> _Written problem_:
Translate this sentence from the patch discussion into Spanish: "I'm really sorry this has come so late in the game."

> _Text passage_:

[PATCH v6 06/10] accel/rocket: Add IOCTL for BO creation

Wed Jun 4 10:03:28 PDT 2025

On 2025-06-04 5:18 pm, Daniel Stone wrote:
> Hi Tomeu,
> I have some bad news ...
> 
> On Wed, 4 Jun 2025 at 08:57, Tomeu Vizoso <tomeu at tomeuvizoso.net> wrote:
>> +int rocket_ioctl_create_bo(struct drm_device *dev, void *data, struct drm_file *file)
>> +{
>> +       [...]
>> +
>> +       /* This will map the pages to the IOMMU linked to core 0 */
>> +       sgt = drm_gem_shmem_get_pages_sgt(shmem_obj);
>> +       if (IS_ERR(sgt)) {
>> +               ret = PTR_ERR(sgt);
>> +               goto err;
>> +       }
>> +
>> +       /* Map the pages to the IOMMUs linked to the other cores, so all cores can access this BO */
> 
> So, uh, this is not great.
> 
> We only have a single IOMMU context (well, one per core, but one
> effective VMA) for the whole device. Every BO that gets created, gets
> mapped into the IOMMU until it's been destroyed. Given that there is
> no client isolation and no CS validation, that means that every client
> has RW access to every BO created by any other client, for the
> lifetime of that BO.
> 
> I really don't think that this is tractable, given that anyone with
> access to the device can exfiltrate anything that anyone else has
> provided to the device.
> 
> I also don't think that CS validation is tractable tbh.
> 
> So I guess that leaves us with the third option: enforcing context
> separation within the kernel driver.
> 
> The least preferable option I can think of is that rkt sets up and
> tears down MMU mappings for each job, according to the BO list
> provided for it. This seems like way too much overhead - especially
> with RK IOMMU ops having been slow enough within DRM that we expended
> a lot of effort in Weston doing caching of DRM BOs to avoid doing this
> unless completely necessary. It also seems risky wrt allocating memory
> in drm_sched paths to ensure forward progress.
> 
> Slightly more preferable than this would be that rkt kept a
> per-context list of BOs and their VA mappings, and when switching
> between different contexts, would tear down all MMU mappings from the
> old context and set up mappings from the new. But this has the same
> issues with drm_sched.
> 
> The most preferable option from where I sit is that we could have an
> explicit notion of driver-managed IOMMU contexts, such that rkt could
> prepare the IOMMU for each context, and then switching contexts at
> job-run time would be a matter of changing the root DTE pointer and
> issuing a flush. But I don't see that anywhere in the user-facing
> IOMMU API, and I'm sure Robin (CCed) will be along shortly to explain
> why it's not possible ...

On the contrary, it's called iommu_attach_group() :)

In fact this is precisely the usage model I would suggest for this sort 
of thing, and IIRC I had a similar conversation with the Ethos driver 
folks a few years back. Running your own IOMMU domain is no biggie, see 
several other DRM drivers (including rockchip). As long as you have a 
separate struct device per NPU core then indeed it should be perfectly 
straightforward to maintain distinct IOMMU domains per job, and 
attach/detach them as part of scheduling the jobs on and off the cores. 
Looks like rockchip-iommu supports cross-instance attach, so if 
necessary you should already be OK to have multiple cores working on the 
same job at once, without needing extra work at the IOMMU end.

> Either way, I wonder if we have fully per-context mappings, userspace
> should not manage IOVAs in the VM_BIND style common to newer drivers,
> rather than relying on the kernel to do VA allocation and inform
> userspace of them?

Indeed if you're using the IOMMU API directly then you need to do your 
own address space management either way, so matching bits of process VA 
space is pretty simple to put on the table.

Thanks,
Robin.

> 
> I'm really sorry this has come so late in the game.
> 
> Cheers,
> Daniel

Data items

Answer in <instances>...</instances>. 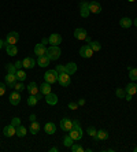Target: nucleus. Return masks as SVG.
I'll return each mask as SVG.
<instances>
[{
    "mask_svg": "<svg viewBox=\"0 0 137 152\" xmlns=\"http://www.w3.org/2000/svg\"><path fill=\"white\" fill-rule=\"evenodd\" d=\"M60 48H59V45H51L47 50V56L49 58V60H58L60 58Z\"/></svg>",
    "mask_w": 137,
    "mask_h": 152,
    "instance_id": "1",
    "label": "nucleus"
},
{
    "mask_svg": "<svg viewBox=\"0 0 137 152\" xmlns=\"http://www.w3.org/2000/svg\"><path fill=\"white\" fill-rule=\"evenodd\" d=\"M58 71L56 70H47V73L44 74V80L48 84H53V82H58Z\"/></svg>",
    "mask_w": 137,
    "mask_h": 152,
    "instance_id": "2",
    "label": "nucleus"
},
{
    "mask_svg": "<svg viewBox=\"0 0 137 152\" xmlns=\"http://www.w3.org/2000/svg\"><path fill=\"white\" fill-rule=\"evenodd\" d=\"M69 136L73 138L74 141H78V140H81V138H82V136H84V133H82V130H81V126L71 127V130L69 132Z\"/></svg>",
    "mask_w": 137,
    "mask_h": 152,
    "instance_id": "3",
    "label": "nucleus"
},
{
    "mask_svg": "<svg viewBox=\"0 0 137 152\" xmlns=\"http://www.w3.org/2000/svg\"><path fill=\"white\" fill-rule=\"evenodd\" d=\"M58 82H59V85H62V86H69L71 82L70 80V74H67V73H62V74L58 75Z\"/></svg>",
    "mask_w": 137,
    "mask_h": 152,
    "instance_id": "4",
    "label": "nucleus"
},
{
    "mask_svg": "<svg viewBox=\"0 0 137 152\" xmlns=\"http://www.w3.org/2000/svg\"><path fill=\"white\" fill-rule=\"evenodd\" d=\"M88 1H81L80 3V15L82 18H88L91 11H89V7H88Z\"/></svg>",
    "mask_w": 137,
    "mask_h": 152,
    "instance_id": "5",
    "label": "nucleus"
},
{
    "mask_svg": "<svg viewBox=\"0 0 137 152\" xmlns=\"http://www.w3.org/2000/svg\"><path fill=\"white\" fill-rule=\"evenodd\" d=\"M4 81H6V85H7L8 88H14L15 84L18 82V80H17V75L15 74L7 73V75H6V78H4Z\"/></svg>",
    "mask_w": 137,
    "mask_h": 152,
    "instance_id": "6",
    "label": "nucleus"
},
{
    "mask_svg": "<svg viewBox=\"0 0 137 152\" xmlns=\"http://www.w3.org/2000/svg\"><path fill=\"white\" fill-rule=\"evenodd\" d=\"M88 7H89V11H91L92 14H99V12H102V6H100V3L96 1V0L89 1Z\"/></svg>",
    "mask_w": 137,
    "mask_h": 152,
    "instance_id": "7",
    "label": "nucleus"
},
{
    "mask_svg": "<svg viewBox=\"0 0 137 152\" xmlns=\"http://www.w3.org/2000/svg\"><path fill=\"white\" fill-rule=\"evenodd\" d=\"M19 40V34L17 32H10L6 36V44H17Z\"/></svg>",
    "mask_w": 137,
    "mask_h": 152,
    "instance_id": "8",
    "label": "nucleus"
},
{
    "mask_svg": "<svg viewBox=\"0 0 137 152\" xmlns=\"http://www.w3.org/2000/svg\"><path fill=\"white\" fill-rule=\"evenodd\" d=\"M80 55L82 58H91L93 55V50L91 48V45H82L80 48Z\"/></svg>",
    "mask_w": 137,
    "mask_h": 152,
    "instance_id": "9",
    "label": "nucleus"
},
{
    "mask_svg": "<svg viewBox=\"0 0 137 152\" xmlns=\"http://www.w3.org/2000/svg\"><path fill=\"white\" fill-rule=\"evenodd\" d=\"M74 37L77 40H86V37H88V33H86V30L82 28H77L75 30H74Z\"/></svg>",
    "mask_w": 137,
    "mask_h": 152,
    "instance_id": "10",
    "label": "nucleus"
},
{
    "mask_svg": "<svg viewBox=\"0 0 137 152\" xmlns=\"http://www.w3.org/2000/svg\"><path fill=\"white\" fill-rule=\"evenodd\" d=\"M48 41L51 45H59L60 42H62V36L59 33H52V34L48 37Z\"/></svg>",
    "mask_w": 137,
    "mask_h": 152,
    "instance_id": "11",
    "label": "nucleus"
},
{
    "mask_svg": "<svg viewBox=\"0 0 137 152\" xmlns=\"http://www.w3.org/2000/svg\"><path fill=\"white\" fill-rule=\"evenodd\" d=\"M60 127L64 132H70L71 127H73V121H70L69 118H63V119L60 121Z\"/></svg>",
    "mask_w": 137,
    "mask_h": 152,
    "instance_id": "12",
    "label": "nucleus"
},
{
    "mask_svg": "<svg viewBox=\"0 0 137 152\" xmlns=\"http://www.w3.org/2000/svg\"><path fill=\"white\" fill-rule=\"evenodd\" d=\"M15 132H17V127H14L10 124V125H7V126H4L3 134L6 136V137H12V136L15 134Z\"/></svg>",
    "mask_w": 137,
    "mask_h": 152,
    "instance_id": "13",
    "label": "nucleus"
},
{
    "mask_svg": "<svg viewBox=\"0 0 137 152\" xmlns=\"http://www.w3.org/2000/svg\"><path fill=\"white\" fill-rule=\"evenodd\" d=\"M34 53L37 55V58L41 56V55H45V53H47L45 45H44L42 42H40V44H36V47H34Z\"/></svg>",
    "mask_w": 137,
    "mask_h": 152,
    "instance_id": "14",
    "label": "nucleus"
},
{
    "mask_svg": "<svg viewBox=\"0 0 137 152\" xmlns=\"http://www.w3.org/2000/svg\"><path fill=\"white\" fill-rule=\"evenodd\" d=\"M45 102L49 106H55V104H58V96L52 92L48 93V95H45Z\"/></svg>",
    "mask_w": 137,
    "mask_h": 152,
    "instance_id": "15",
    "label": "nucleus"
},
{
    "mask_svg": "<svg viewBox=\"0 0 137 152\" xmlns=\"http://www.w3.org/2000/svg\"><path fill=\"white\" fill-rule=\"evenodd\" d=\"M107 138H108V132L102 129V130H97V133H96V136L93 137V140H95V141H100V140H107Z\"/></svg>",
    "mask_w": 137,
    "mask_h": 152,
    "instance_id": "16",
    "label": "nucleus"
},
{
    "mask_svg": "<svg viewBox=\"0 0 137 152\" xmlns=\"http://www.w3.org/2000/svg\"><path fill=\"white\" fill-rule=\"evenodd\" d=\"M19 102H21V95H19V92L14 91V92L10 95V103L12 104V106H18Z\"/></svg>",
    "mask_w": 137,
    "mask_h": 152,
    "instance_id": "17",
    "label": "nucleus"
},
{
    "mask_svg": "<svg viewBox=\"0 0 137 152\" xmlns=\"http://www.w3.org/2000/svg\"><path fill=\"white\" fill-rule=\"evenodd\" d=\"M49 58L47 56V55H41V56H39L37 58V64H39L40 67H47L49 64Z\"/></svg>",
    "mask_w": 137,
    "mask_h": 152,
    "instance_id": "18",
    "label": "nucleus"
},
{
    "mask_svg": "<svg viewBox=\"0 0 137 152\" xmlns=\"http://www.w3.org/2000/svg\"><path fill=\"white\" fill-rule=\"evenodd\" d=\"M22 66H23L25 69H33L36 66V60L33 59V58H25V59L22 60Z\"/></svg>",
    "mask_w": 137,
    "mask_h": 152,
    "instance_id": "19",
    "label": "nucleus"
},
{
    "mask_svg": "<svg viewBox=\"0 0 137 152\" xmlns=\"http://www.w3.org/2000/svg\"><path fill=\"white\" fill-rule=\"evenodd\" d=\"M6 51H7L8 56H15L18 53V48L15 44H7V45H6Z\"/></svg>",
    "mask_w": 137,
    "mask_h": 152,
    "instance_id": "20",
    "label": "nucleus"
},
{
    "mask_svg": "<svg viewBox=\"0 0 137 152\" xmlns=\"http://www.w3.org/2000/svg\"><path fill=\"white\" fill-rule=\"evenodd\" d=\"M44 130H45L47 134H53V133L56 132V125L53 124V122H48V124H45V126H44Z\"/></svg>",
    "mask_w": 137,
    "mask_h": 152,
    "instance_id": "21",
    "label": "nucleus"
},
{
    "mask_svg": "<svg viewBox=\"0 0 137 152\" xmlns=\"http://www.w3.org/2000/svg\"><path fill=\"white\" fill-rule=\"evenodd\" d=\"M125 92L129 93V95L134 96L137 93V85L134 84V82H130V84L126 85V88H125Z\"/></svg>",
    "mask_w": 137,
    "mask_h": 152,
    "instance_id": "22",
    "label": "nucleus"
},
{
    "mask_svg": "<svg viewBox=\"0 0 137 152\" xmlns=\"http://www.w3.org/2000/svg\"><path fill=\"white\" fill-rule=\"evenodd\" d=\"M64 69H66V73H67V74L73 75L74 73L77 71V64L74 63V62H70V63L64 64Z\"/></svg>",
    "mask_w": 137,
    "mask_h": 152,
    "instance_id": "23",
    "label": "nucleus"
},
{
    "mask_svg": "<svg viewBox=\"0 0 137 152\" xmlns=\"http://www.w3.org/2000/svg\"><path fill=\"white\" fill-rule=\"evenodd\" d=\"M119 25H121V28H123V29H129L130 26L133 25V21H132L130 18L125 17V18H122V19L119 21Z\"/></svg>",
    "mask_w": 137,
    "mask_h": 152,
    "instance_id": "24",
    "label": "nucleus"
},
{
    "mask_svg": "<svg viewBox=\"0 0 137 152\" xmlns=\"http://www.w3.org/2000/svg\"><path fill=\"white\" fill-rule=\"evenodd\" d=\"M28 92L30 93V95H37V93H40V88L37 86L36 82H30V84L28 85Z\"/></svg>",
    "mask_w": 137,
    "mask_h": 152,
    "instance_id": "25",
    "label": "nucleus"
},
{
    "mask_svg": "<svg viewBox=\"0 0 137 152\" xmlns=\"http://www.w3.org/2000/svg\"><path fill=\"white\" fill-rule=\"evenodd\" d=\"M51 89H52L51 88V84L44 82V84H41V86H40V92L45 96V95H48V93H51Z\"/></svg>",
    "mask_w": 137,
    "mask_h": 152,
    "instance_id": "26",
    "label": "nucleus"
},
{
    "mask_svg": "<svg viewBox=\"0 0 137 152\" xmlns=\"http://www.w3.org/2000/svg\"><path fill=\"white\" fill-rule=\"evenodd\" d=\"M39 132H40V124L36 122V121H33L32 124H30V133H32V134H37Z\"/></svg>",
    "mask_w": 137,
    "mask_h": 152,
    "instance_id": "27",
    "label": "nucleus"
},
{
    "mask_svg": "<svg viewBox=\"0 0 137 152\" xmlns=\"http://www.w3.org/2000/svg\"><path fill=\"white\" fill-rule=\"evenodd\" d=\"M26 133H28V132H26V127L25 126H22V125H19V126L17 127V132H15V134L18 136V137H25V136H26Z\"/></svg>",
    "mask_w": 137,
    "mask_h": 152,
    "instance_id": "28",
    "label": "nucleus"
},
{
    "mask_svg": "<svg viewBox=\"0 0 137 152\" xmlns=\"http://www.w3.org/2000/svg\"><path fill=\"white\" fill-rule=\"evenodd\" d=\"M15 75H17V80H18V81H21V82H23L25 80H26V77H28V75H26V73H25V71L22 70V69H19V70H17V73H15Z\"/></svg>",
    "mask_w": 137,
    "mask_h": 152,
    "instance_id": "29",
    "label": "nucleus"
},
{
    "mask_svg": "<svg viewBox=\"0 0 137 152\" xmlns=\"http://www.w3.org/2000/svg\"><path fill=\"white\" fill-rule=\"evenodd\" d=\"M129 69V78L132 80V81H137V69H133V67H127Z\"/></svg>",
    "mask_w": 137,
    "mask_h": 152,
    "instance_id": "30",
    "label": "nucleus"
},
{
    "mask_svg": "<svg viewBox=\"0 0 137 152\" xmlns=\"http://www.w3.org/2000/svg\"><path fill=\"white\" fill-rule=\"evenodd\" d=\"M89 45H91V48L93 50V52H97V51L102 50V45H100V42L99 41H91L89 42Z\"/></svg>",
    "mask_w": 137,
    "mask_h": 152,
    "instance_id": "31",
    "label": "nucleus"
},
{
    "mask_svg": "<svg viewBox=\"0 0 137 152\" xmlns=\"http://www.w3.org/2000/svg\"><path fill=\"white\" fill-rule=\"evenodd\" d=\"M37 103H39V99L36 97V95H30V96H29V99H28V104H29V106L33 107V106H36Z\"/></svg>",
    "mask_w": 137,
    "mask_h": 152,
    "instance_id": "32",
    "label": "nucleus"
},
{
    "mask_svg": "<svg viewBox=\"0 0 137 152\" xmlns=\"http://www.w3.org/2000/svg\"><path fill=\"white\" fill-rule=\"evenodd\" d=\"M63 144H64V147H71V145L74 144V140L67 134V136H64V138H63Z\"/></svg>",
    "mask_w": 137,
    "mask_h": 152,
    "instance_id": "33",
    "label": "nucleus"
},
{
    "mask_svg": "<svg viewBox=\"0 0 137 152\" xmlns=\"http://www.w3.org/2000/svg\"><path fill=\"white\" fill-rule=\"evenodd\" d=\"M6 69H7V73H11V74H15V73H17V67H15L14 63H7Z\"/></svg>",
    "mask_w": 137,
    "mask_h": 152,
    "instance_id": "34",
    "label": "nucleus"
},
{
    "mask_svg": "<svg viewBox=\"0 0 137 152\" xmlns=\"http://www.w3.org/2000/svg\"><path fill=\"white\" fill-rule=\"evenodd\" d=\"M115 95H116V97H119V99H125L126 92H125V89H122V88H116Z\"/></svg>",
    "mask_w": 137,
    "mask_h": 152,
    "instance_id": "35",
    "label": "nucleus"
},
{
    "mask_svg": "<svg viewBox=\"0 0 137 152\" xmlns=\"http://www.w3.org/2000/svg\"><path fill=\"white\" fill-rule=\"evenodd\" d=\"M86 133H88V136H89V137H95V136H96V133H97V130H96L95 127L89 126L88 129H86Z\"/></svg>",
    "mask_w": 137,
    "mask_h": 152,
    "instance_id": "36",
    "label": "nucleus"
},
{
    "mask_svg": "<svg viewBox=\"0 0 137 152\" xmlns=\"http://www.w3.org/2000/svg\"><path fill=\"white\" fill-rule=\"evenodd\" d=\"M25 89V85L22 84L21 81H18L17 84H15V86H14V91H17V92H22Z\"/></svg>",
    "mask_w": 137,
    "mask_h": 152,
    "instance_id": "37",
    "label": "nucleus"
},
{
    "mask_svg": "<svg viewBox=\"0 0 137 152\" xmlns=\"http://www.w3.org/2000/svg\"><path fill=\"white\" fill-rule=\"evenodd\" d=\"M70 149L73 152H82L84 151V148H82V147H81V145H78V144H73L70 147Z\"/></svg>",
    "mask_w": 137,
    "mask_h": 152,
    "instance_id": "38",
    "label": "nucleus"
},
{
    "mask_svg": "<svg viewBox=\"0 0 137 152\" xmlns=\"http://www.w3.org/2000/svg\"><path fill=\"white\" fill-rule=\"evenodd\" d=\"M11 125H12V126H14V127H18V126H19V125H21V119H19V118H18V117L12 118V119H11Z\"/></svg>",
    "mask_w": 137,
    "mask_h": 152,
    "instance_id": "39",
    "label": "nucleus"
},
{
    "mask_svg": "<svg viewBox=\"0 0 137 152\" xmlns=\"http://www.w3.org/2000/svg\"><path fill=\"white\" fill-rule=\"evenodd\" d=\"M55 70L58 71V74H62V73H66V69H64V64H58Z\"/></svg>",
    "mask_w": 137,
    "mask_h": 152,
    "instance_id": "40",
    "label": "nucleus"
},
{
    "mask_svg": "<svg viewBox=\"0 0 137 152\" xmlns=\"http://www.w3.org/2000/svg\"><path fill=\"white\" fill-rule=\"evenodd\" d=\"M69 108H70V110H77V108H78V103L70 102V103H69Z\"/></svg>",
    "mask_w": 137,
    "mask_h": 152,
    "instance_id": "41",
    "label": "nucleus"
},
{
    "mask_svg": "<svg viewBox=\"0 0 137 152\" xmlns=\"http://www.w3.org/2000/svg\"><path fill=\"white\" fill-rule=\"evenodd\" d=\"M6 93V85L3 82H0V96H3Z\"/></svg>",
    "mask_w": 137,
    "mask_h": 152,
    "instance_id": "42",
    "label": "nucleus"
},
{
    "mask_svg": "<svg viewBox=\"0 0 137 152\" xmlns=\"http://www.w3.org/2000/svg\"><path fill=\"white\" fill-rule=\"evenodd\" d=\"M15 67H17V70H19V69H22L23 66H22V60H18V62H15Z\"/></svg>",
    "mask_w": 137,
    "mask_h": 152,
    "instance_id": "43",
    "label": "nucleus"
},
{
    "mask_svg": "<svg viewBox=\"0 0 137 152\" xmlns=\"http://www.w3.org/2000/svg\"><path fill=\"white\" fill-rule=\"evenodd\" d=\"M132 97H133V96L129 95V93H126V95H125V100H126V102H130V100H132Z\"/></svg>",
    "mask_w": 137,
    "mask_h": 152,
    "instance_id": "44",
    "label": "nucleus"
},
{
    "mask_svg": "<svg viewBox=\"0 0 137 152\" xmlns=\"http://www.w3.org/2000/svg\"><path fill=\"white\" fill-rule=\"evenodd\" d=\"M6 45H7V44H6V41H3V40H0V50H1V48H6Z\"/></svg>",
    "mask_w": 137,
    "mask_h": 152,
    "instance_id": "45",
    "label": "nucleus"
},
{
    "mask_svg": "<svg viewBox=\"0 0 137 152\" xmlns=\"http://www.w3.org/2000/svg\"><path fill=\"white\" fill-rule=\"evenodd\" d=\"M85 104V99H80L78 100V106H84Z\"/></svg>",
    "mask_w": 137,
    "mask_h": 152,
    "instance_id": "46",
    "label": "nucleus"
},
{
    "mask_svg": "<svg viewBox=\"0 0 137 152\" xmlns=\"http://www.w3.org/2000/svg\"><path fill=\"white\" fill-rule=\"evenodd\" d=\"M59 149H58V147H52V148H49V152H58Z\"/></svg>",
    "mask_w": 137,
    "mask_h": 152,
    "instance_id": "47",
    "label": "nucleus"
},
{
    "mask_svg": "<svg viewBox=\"0 0 137 152\" xmlns=\"http://www.w3.org/2000/svg\"><path fill=\"white\" fill-rule=\"evenodd\" d=\"M42 44H44V45H45V44H49V41H48V39H42Z\"/></svg>",
    "mask_w": 137,
    "mask_h": 152,
    "instance_id": "48",
    "label": "nucleus"
},
{
    "mask_svg": "<svg viewBox=\"0 0 137 152\" xmlns=\"http://www.w3.org/2000/svg\"><path fill=\"white\" fill-rule=\"evenodd\" d=\"M30 121H32V122H33V121H36V115H34V114H32V115H30Z\"/></svg>",
    "mask_w": 137,
    "mask_h": 152,
    "instance_id": "49",
    "label": "nucleus"
},
{
    "mask_svg": "<svg viewBox=\"0 0 137 152\" xmlns=\"http://www.w3.org/2000/svg\"><path fill=\"white\" fill-rule=\"evenodd\" d=\"M133 23H134V26H136V28H137V19H134V22H133Z\"/></svg>",
    "mask_w": 137,
    "mask_h": 152,
    "instance_id": "50",
    "label": "nucleus"
},
{
    "mask_svg": "<svg viewBox=\"0 0 137 152\" xmlns=\"http://www.w3.org/2000/svg\"><path fill=\"white\" fill-rule=\"evenodd\" d=\"M134 152H137V147H134Z\"/></svg>",
    "mask_w": 137,
    "mask_h": 152,
    "instance_id": "51",
    "label": "nucleus"
},
{
    "mask_svg": "<svg viewBox=\"0 0 137 152\" xmlns=\"http://www.w3.org/2000/svg\"><path fill=\"white\" fill-rule=\"evenodd\" d=\"M127 1H134V0H127Z\"/></svg>",
    "mask_w": 137,
    "mask_h": 152,
    "instance_id": "52",
    "label": "nucleus"
}]
</instances>
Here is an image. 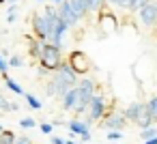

> _Solved exercise_:
Lamento mucho que esto haya surgido tan tarde en el proceso.